The Supreme Court today admitted a writ petition filed by Quint reporter Poonam Agarwal for a court-monitored investigation into the death of gunner Roy Mathew, to seek guidelines on the application of the Official Secrets Act (OSA) to bring it in line with the Constitution and prevent its misuse, and to conduct an inquiry into the persistence of the 'sahayak' system in the army. The judges issued notice to the government. The Quint journalist was charged with spying under the OSA and abetment to suicide under the IPC. Senior advocate Gopal Subramaniam and Adv Prashant Kumar appeared for the petitioner.
Twitter-happy journalists of the Times Group have been served a dampener by the organisation's HR head. A circular says they may not use their personal social media handles to comment on news, politics, civic issues or crime unless reported by the Group's official social media handles. Nor can they retweet their own stories unless the official Twitter handle has done so. Nor can they use their own Twitter handles to repost invective or opinions which may be against the laws of the land. Why? Because the personal opinions expressed are apparently hurting the "integrity and credibility" of the Times Network platforms.
A foreign correspondent (Stanley Pignal of the Economist) thinks it's odd that if you get an interview with Ratan Tata you would not ask a single question about the Tata debacle. But the interview is a muted two-column affair on page 1 of ET Panache (April 20) and Indian journalists are not surprised. As one of the comments puts it, the interview would have been given on that pre-condition, and anyway if its in Panache its hardly going to be hard news.
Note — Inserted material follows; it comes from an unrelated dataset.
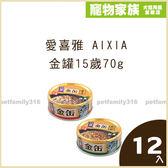 寵物家族-【活動促銷】愛喜雅 AIXIA 金罐15歲70g(各口味)12入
How a does a journalist on Twitter deal with a subject like Mallya's arrest and release on bail, and the start of extradition proceedings? Without niceties. The Indian ones are rude, the foreign ones chummy. "Sorry Mr Mallya please don't bluff..." says Bhupendra Chaubey of CNNNews18. The business reporter of CNN Money says "Hi there, do you have any further comment..."etc and ends with "Pls get back to me ASAP". The Guardian reporter hails him with"Hi Vijay" and then introduces himself.
After the PM, his ministers and officials all pulled out from the ET Global Summit recently, (ostensibly because of the paper's fulsome coverage of the Samajwadi Party) the paper seems to be trying hard to make up. ET on April 17 carried a full page splash of its 4th Annual Power Focus Summit held a month ago, with a prominent report on what the minister said.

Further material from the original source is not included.